Here’s how I made sense of this tension so far. I tell myself: “In the first half of your life you’ve learned how to mind-read. In the second half, you’re learning how not to do that.”
When we’re young and still learning to socialize with others, mastering the theory of mind is crucial in becoming a functional adult: to empathize and to take the perspectives of others. Somewhere along this journey, we usually arrive at the point where we feel pretty good about this ability and assume that we can mind-read: know what other people are thinking. This discovery can be quite intoxicating. All I need to do now is get even better at reading minds!
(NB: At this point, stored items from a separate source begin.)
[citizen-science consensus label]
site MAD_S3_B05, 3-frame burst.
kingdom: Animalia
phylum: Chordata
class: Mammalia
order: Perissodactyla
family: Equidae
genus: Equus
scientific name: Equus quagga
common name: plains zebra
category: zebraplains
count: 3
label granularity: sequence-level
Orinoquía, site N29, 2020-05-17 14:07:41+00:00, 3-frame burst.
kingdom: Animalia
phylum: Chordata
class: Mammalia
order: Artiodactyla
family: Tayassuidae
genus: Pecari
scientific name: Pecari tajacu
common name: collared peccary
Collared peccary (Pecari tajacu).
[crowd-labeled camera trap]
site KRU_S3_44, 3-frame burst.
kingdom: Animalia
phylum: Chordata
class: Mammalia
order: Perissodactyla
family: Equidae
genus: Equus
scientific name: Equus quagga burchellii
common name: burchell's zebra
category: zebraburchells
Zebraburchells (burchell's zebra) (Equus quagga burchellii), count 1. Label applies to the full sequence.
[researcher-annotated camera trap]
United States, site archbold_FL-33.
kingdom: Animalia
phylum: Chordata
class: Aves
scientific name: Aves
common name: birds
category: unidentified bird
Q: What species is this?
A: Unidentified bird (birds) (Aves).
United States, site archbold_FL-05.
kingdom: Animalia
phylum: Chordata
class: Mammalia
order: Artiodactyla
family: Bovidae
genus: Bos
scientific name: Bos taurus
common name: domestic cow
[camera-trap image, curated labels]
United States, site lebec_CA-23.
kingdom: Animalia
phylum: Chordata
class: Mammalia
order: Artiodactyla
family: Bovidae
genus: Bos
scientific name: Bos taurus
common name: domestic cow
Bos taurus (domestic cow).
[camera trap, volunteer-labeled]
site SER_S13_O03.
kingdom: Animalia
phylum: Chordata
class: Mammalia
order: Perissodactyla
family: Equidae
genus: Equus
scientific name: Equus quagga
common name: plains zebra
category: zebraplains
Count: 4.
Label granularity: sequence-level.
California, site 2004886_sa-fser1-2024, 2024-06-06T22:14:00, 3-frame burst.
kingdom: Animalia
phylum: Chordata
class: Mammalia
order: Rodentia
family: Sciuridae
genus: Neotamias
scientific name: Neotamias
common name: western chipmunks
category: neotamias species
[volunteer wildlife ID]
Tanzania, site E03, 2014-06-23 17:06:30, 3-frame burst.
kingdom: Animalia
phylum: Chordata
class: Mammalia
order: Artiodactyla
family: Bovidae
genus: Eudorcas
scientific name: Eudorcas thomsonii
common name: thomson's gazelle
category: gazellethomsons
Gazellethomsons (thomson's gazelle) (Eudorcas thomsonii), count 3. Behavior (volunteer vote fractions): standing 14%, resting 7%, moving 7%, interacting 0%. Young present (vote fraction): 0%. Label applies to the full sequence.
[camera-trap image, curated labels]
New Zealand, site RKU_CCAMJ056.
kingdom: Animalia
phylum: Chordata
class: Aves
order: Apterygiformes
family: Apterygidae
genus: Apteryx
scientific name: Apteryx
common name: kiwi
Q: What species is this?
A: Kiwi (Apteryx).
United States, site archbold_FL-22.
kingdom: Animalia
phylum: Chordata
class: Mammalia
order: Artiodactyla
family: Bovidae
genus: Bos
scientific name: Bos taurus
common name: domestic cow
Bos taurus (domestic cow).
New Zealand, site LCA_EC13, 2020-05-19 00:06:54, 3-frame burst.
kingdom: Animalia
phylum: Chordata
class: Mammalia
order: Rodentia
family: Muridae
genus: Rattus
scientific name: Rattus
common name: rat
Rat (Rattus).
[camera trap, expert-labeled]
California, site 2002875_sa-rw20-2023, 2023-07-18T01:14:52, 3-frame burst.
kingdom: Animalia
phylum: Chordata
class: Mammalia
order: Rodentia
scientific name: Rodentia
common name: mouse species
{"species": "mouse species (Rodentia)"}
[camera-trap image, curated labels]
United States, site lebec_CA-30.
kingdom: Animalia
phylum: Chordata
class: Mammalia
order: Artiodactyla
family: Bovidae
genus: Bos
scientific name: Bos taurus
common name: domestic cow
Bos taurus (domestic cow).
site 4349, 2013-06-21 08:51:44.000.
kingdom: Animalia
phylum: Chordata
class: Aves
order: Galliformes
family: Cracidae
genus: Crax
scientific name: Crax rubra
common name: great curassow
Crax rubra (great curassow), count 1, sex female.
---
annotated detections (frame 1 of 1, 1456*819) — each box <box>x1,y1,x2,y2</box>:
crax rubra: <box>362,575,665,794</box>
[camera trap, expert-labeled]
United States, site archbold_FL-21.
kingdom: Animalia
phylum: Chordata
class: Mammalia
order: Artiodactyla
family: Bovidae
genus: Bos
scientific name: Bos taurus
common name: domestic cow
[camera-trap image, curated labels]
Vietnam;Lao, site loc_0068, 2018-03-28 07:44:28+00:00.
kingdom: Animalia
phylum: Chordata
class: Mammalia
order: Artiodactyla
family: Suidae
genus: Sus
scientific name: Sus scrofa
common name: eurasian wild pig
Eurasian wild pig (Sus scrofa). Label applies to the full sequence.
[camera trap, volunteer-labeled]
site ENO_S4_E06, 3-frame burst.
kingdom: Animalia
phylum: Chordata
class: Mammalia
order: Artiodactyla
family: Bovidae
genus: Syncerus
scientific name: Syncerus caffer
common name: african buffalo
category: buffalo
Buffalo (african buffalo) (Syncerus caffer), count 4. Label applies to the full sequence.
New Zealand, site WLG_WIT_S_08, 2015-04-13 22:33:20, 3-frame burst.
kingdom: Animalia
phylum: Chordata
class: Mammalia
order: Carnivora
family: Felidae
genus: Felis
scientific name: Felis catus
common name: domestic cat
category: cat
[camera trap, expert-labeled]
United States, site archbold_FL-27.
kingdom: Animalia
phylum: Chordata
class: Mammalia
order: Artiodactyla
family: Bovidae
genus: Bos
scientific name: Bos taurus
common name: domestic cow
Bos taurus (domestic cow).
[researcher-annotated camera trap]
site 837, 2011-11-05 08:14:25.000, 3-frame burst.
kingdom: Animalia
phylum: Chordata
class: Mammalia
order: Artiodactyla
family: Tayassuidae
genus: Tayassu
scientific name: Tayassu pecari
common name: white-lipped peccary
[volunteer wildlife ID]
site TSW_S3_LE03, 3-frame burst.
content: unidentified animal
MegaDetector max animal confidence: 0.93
And it feels like it works: a subtle shift in posture, a voice inflection, or facial expression are good-enough clues to let me know what’s happening in that other person’s mind.
Except they aren’t. They tell me that something is happening, but the full extent of the story is inaccessible to me. All I have is a guess based on my own experience. And that guess is just as much informed by the others’ furrowed brow as by that burrito I had for lunch. Even more confusingly, what I am reading might be true: that other person is thinking something that I fear. However, that thought is a part of a large, conflicting mess of being. We are not one-threaded minds. If we believe Numenta’s research, there are thousand brains in each of us, trying to come up with viable strategies for navigating this complex world. Some of these brains are thinking beautiful, kind thoughts. Some of them aren’t. If we only let ourselves judge others only by their non-beautiful thoughts, we’d arrive at a rather bleak reality. We are much better off treating our mind-reading skills as tools for generating initial guesses, something to hold lightly.